§ DOCUMENT EXTRACT

....

# TV programs in Chapman and Emerson



## Cine (Aug 9, 2007)

Your thoughts? Should I pick them up as my second choices?


----------



## Josh (Aug 9, 2007)

Second to what?


----------



## funkylikemonkey (Aug 9, 2007)

If you mean should you use them as a backup major, then I'd go with it. That's what I did with Emerson and although I didn't get into their film program, I'll be attending for TV.


----------



## Cine (Aug 10, 2007)

> Originally posted by funkylikemonkey:
> If you mean should you use them as a backup major, then I'd go with it. That's what I did with Emerson and although I didn't get into their film program, I'll be attending for TV.



I read many positive reviews about their TV program. Did you get in Studio Production or Writing?


----------



## Cine (Aug 10, 2007)

BTW, will I be able to get in graduate film program (for example Screenwriting), if I already have BA in (for example...) Production?

....

§ SUPPLIED DATA
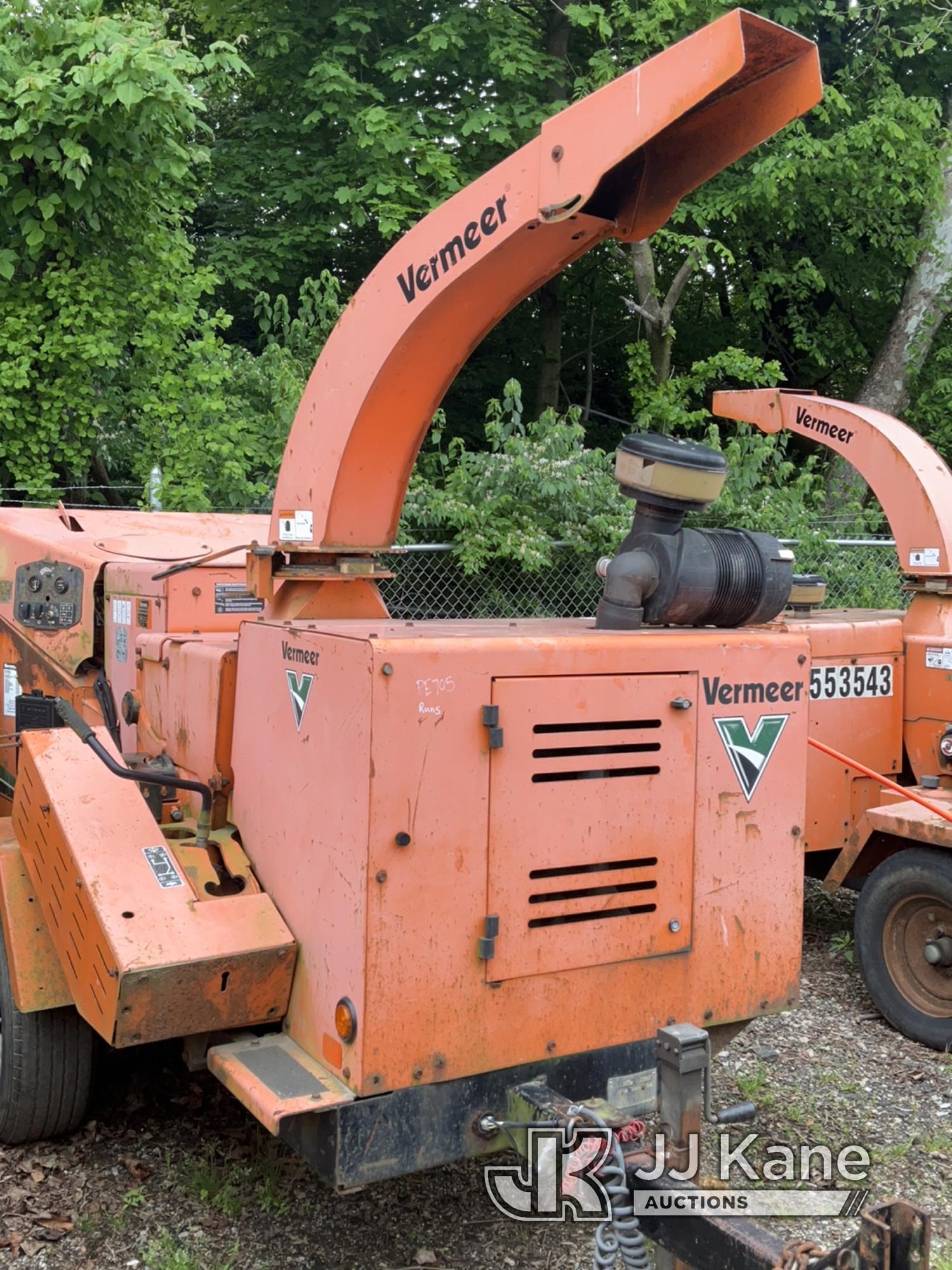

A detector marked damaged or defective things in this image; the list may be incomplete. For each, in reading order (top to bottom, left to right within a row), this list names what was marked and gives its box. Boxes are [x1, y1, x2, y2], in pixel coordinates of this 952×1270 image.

rusted metal surface [269, 10, 823, 554]
rusted metal surface [0, 823, 72, 1011]
rusted metal surface [11, 732, 294, 1046]
rusted metal surface [234, 620, 812, 1097]
rusted metal surface [208, 1026, 355, 1138]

....

§ PROBLEM SET
1. In the forum thread on TV programs, transcribe everything from "I read many" down to "(for example...) Production?".
2. Answer these questions about the forum thread on TV programs at Chapman and Emerson:
(a) At which school did funkylikemonkey fail to get into the film program?
(b) Which two options does Cine ask funkylikemonkey about in the Aug 10 reply?
(c) Which graduate film program does Cine give as an example in the last post?
3. Carry the forum thread on TV programs at Chapman and Emerson further from its last post.

§ ANSWERS TO EACH TASK
1.
I read many positive reviews about their TV program. Did you get in Studio Production or Writing?


----------



## Cine (Aug 10, 2007)

BTW, will I be able to get in graduate film program (for example Screenwriting), if I already have BA in (for example...) Production?

2.
(a) Emerson
(b) Studio Production or Writing
(c) Screenwriting

3.
P.S. Does anybody know is Chapman's Filmmaker In Residence program free or it costs money?


----------



## funkylikemonkey (Aug 10, 2007)

I was accepted into Studio Production.


----------



## Winterreverie (Aug 10, 2007)

Its free if you're a student-- if not I don't know.


----------



## Cine (Aug 12, 2007)

> Originally posted by funkylikemonkey:
> I was accepted into Studio Production.



Congrats! You can always get in Film Production graduate program


----------



## Cine (Aug 12, 2007)

> Originally posted by Winterreverie:
> Its free if you're a student-- if not I don't know.



What you mean?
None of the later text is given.